[Work instruction] Reproduce only the lines that run from the line containing "this 700×467 image." to the end of the entries below, exactly as they stand.

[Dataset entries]
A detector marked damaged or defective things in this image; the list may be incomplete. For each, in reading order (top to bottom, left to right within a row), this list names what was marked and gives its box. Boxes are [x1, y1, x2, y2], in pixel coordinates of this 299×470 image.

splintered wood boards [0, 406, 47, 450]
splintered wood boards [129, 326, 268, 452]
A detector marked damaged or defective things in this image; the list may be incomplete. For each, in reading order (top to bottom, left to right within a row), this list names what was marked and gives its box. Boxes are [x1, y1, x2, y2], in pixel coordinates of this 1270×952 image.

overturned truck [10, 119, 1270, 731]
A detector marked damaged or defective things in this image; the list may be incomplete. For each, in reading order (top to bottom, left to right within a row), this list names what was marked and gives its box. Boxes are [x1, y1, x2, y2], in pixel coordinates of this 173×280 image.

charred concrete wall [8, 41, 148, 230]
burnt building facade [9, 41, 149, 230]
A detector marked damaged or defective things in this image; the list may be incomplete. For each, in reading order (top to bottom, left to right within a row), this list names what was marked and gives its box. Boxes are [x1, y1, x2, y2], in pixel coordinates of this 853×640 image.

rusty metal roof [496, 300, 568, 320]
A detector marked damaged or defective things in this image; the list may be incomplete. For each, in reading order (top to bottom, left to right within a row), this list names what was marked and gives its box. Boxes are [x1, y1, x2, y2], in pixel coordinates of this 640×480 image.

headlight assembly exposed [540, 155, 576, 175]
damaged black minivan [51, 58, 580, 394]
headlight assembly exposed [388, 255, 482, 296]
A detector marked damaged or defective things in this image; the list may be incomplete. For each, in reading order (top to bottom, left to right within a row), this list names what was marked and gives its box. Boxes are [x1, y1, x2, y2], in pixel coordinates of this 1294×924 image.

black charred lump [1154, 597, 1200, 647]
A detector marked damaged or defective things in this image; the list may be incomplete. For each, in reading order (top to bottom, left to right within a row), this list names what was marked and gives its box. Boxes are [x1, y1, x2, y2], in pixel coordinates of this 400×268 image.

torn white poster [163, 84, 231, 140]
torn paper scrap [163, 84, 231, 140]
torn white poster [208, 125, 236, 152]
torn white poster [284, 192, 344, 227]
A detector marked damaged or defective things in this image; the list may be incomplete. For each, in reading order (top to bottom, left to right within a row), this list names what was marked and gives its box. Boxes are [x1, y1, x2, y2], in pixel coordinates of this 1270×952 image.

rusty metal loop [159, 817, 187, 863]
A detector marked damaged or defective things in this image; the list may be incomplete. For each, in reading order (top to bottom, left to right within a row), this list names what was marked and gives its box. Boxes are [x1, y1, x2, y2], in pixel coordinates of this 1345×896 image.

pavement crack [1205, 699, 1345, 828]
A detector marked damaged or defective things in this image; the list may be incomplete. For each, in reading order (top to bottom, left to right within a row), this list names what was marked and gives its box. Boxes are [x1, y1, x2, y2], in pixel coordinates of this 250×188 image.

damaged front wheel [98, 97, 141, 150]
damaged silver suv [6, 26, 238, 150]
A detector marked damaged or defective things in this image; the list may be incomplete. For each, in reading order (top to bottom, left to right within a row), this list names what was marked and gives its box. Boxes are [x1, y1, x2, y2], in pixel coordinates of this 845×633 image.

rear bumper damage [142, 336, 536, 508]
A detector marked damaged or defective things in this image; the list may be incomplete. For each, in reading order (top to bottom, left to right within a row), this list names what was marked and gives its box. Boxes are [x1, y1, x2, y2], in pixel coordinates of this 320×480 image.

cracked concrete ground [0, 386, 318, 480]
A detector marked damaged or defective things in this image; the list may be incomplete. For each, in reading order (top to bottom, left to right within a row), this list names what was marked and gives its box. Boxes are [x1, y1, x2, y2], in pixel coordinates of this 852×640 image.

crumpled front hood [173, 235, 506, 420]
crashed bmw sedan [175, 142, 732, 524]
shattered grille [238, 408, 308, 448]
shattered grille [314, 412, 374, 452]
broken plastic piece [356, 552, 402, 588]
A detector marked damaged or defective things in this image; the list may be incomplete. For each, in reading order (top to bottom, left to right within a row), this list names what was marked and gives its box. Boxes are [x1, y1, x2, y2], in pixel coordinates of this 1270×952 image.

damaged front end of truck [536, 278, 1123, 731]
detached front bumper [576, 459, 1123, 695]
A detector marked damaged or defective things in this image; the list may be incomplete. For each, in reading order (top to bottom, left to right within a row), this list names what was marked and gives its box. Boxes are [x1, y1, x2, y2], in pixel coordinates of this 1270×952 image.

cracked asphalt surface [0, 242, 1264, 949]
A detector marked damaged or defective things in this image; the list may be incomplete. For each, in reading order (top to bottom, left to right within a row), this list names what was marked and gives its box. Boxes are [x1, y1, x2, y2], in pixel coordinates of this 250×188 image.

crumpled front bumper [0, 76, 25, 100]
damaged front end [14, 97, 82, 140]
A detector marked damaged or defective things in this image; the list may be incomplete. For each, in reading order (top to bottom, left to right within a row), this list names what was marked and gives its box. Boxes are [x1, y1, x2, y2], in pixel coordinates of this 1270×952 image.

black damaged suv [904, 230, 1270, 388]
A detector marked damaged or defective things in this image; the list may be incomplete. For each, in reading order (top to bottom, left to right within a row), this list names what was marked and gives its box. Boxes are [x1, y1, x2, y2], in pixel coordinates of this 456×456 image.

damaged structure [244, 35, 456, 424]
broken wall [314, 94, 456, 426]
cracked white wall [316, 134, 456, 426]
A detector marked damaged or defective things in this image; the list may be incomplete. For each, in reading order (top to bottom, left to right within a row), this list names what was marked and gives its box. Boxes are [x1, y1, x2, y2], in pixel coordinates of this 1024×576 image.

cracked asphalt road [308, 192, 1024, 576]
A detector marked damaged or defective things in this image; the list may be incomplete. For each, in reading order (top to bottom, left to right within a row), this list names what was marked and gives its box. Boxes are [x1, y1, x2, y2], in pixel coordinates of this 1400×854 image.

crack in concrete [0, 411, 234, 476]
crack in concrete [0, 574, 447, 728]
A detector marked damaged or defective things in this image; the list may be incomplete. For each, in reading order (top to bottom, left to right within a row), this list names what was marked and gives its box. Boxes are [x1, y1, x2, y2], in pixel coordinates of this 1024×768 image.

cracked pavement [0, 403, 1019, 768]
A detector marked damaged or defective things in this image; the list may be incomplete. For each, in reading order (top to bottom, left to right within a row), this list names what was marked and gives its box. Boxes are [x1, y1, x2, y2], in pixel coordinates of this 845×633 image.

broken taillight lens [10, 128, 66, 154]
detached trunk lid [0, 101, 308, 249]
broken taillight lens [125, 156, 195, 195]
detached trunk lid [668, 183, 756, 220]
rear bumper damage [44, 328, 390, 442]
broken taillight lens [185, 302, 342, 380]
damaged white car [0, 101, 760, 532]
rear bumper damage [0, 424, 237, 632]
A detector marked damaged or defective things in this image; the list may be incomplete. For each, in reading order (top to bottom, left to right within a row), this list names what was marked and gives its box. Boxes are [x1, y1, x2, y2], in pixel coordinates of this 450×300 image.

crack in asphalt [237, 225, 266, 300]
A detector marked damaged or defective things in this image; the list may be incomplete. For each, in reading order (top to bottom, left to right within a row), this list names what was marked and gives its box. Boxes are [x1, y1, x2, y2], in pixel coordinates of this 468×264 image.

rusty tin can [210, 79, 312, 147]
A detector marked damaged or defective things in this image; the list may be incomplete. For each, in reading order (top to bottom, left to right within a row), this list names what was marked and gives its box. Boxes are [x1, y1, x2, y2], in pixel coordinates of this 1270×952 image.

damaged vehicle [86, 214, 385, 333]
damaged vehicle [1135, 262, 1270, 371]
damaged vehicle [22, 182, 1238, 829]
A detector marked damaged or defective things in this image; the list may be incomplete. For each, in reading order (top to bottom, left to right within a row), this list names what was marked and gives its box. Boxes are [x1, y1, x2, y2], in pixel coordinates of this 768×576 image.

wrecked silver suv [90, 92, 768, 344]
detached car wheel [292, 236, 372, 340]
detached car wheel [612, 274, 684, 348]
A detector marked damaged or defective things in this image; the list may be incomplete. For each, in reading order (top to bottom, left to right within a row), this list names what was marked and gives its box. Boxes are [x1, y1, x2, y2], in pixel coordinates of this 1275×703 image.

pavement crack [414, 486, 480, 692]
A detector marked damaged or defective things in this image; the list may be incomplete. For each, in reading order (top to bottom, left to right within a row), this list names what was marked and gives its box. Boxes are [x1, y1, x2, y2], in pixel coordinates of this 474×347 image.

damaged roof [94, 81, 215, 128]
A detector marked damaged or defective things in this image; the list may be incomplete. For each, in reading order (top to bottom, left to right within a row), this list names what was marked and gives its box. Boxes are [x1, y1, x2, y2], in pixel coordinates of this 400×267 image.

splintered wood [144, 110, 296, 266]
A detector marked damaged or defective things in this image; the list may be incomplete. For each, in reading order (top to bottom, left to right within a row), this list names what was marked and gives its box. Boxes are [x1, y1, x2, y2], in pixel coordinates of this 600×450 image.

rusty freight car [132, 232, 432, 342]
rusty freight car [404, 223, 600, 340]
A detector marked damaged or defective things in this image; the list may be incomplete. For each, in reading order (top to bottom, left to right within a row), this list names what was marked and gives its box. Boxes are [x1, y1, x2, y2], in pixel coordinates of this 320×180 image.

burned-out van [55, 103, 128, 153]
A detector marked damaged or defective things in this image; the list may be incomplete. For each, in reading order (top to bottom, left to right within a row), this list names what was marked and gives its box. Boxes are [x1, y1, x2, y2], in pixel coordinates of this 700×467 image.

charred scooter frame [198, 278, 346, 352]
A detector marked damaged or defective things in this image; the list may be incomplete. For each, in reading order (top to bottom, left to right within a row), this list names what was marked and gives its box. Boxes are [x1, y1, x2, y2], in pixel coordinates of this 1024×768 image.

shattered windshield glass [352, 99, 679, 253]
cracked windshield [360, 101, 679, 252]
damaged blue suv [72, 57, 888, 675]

[Task result]
A detector marked damaged or defective things in this image; the list may be incomplete. For each, in reading order (top to bottom, left to right within a row), this list names what was marked and gives its box. Boxes are [x1, y1, x2, y2], in pixel coordinates of this 700×467 image.

charred scooter frame [198, 278, 346, 352]
A detector marked damaged or defective things in this image; the list may be incomplete. For each, in reading order (top to bottom, left to right within a row), this list names what was marked and gives its box. Boxes are [x1, y1, x2, y2], in pixel coordinates of this 1024×768 image.

shattered windshield glass [352, 99, 679, 253]
cracked windshield [360, 101, 679, 252]
damaged blue suv [72, 57, 888, 675]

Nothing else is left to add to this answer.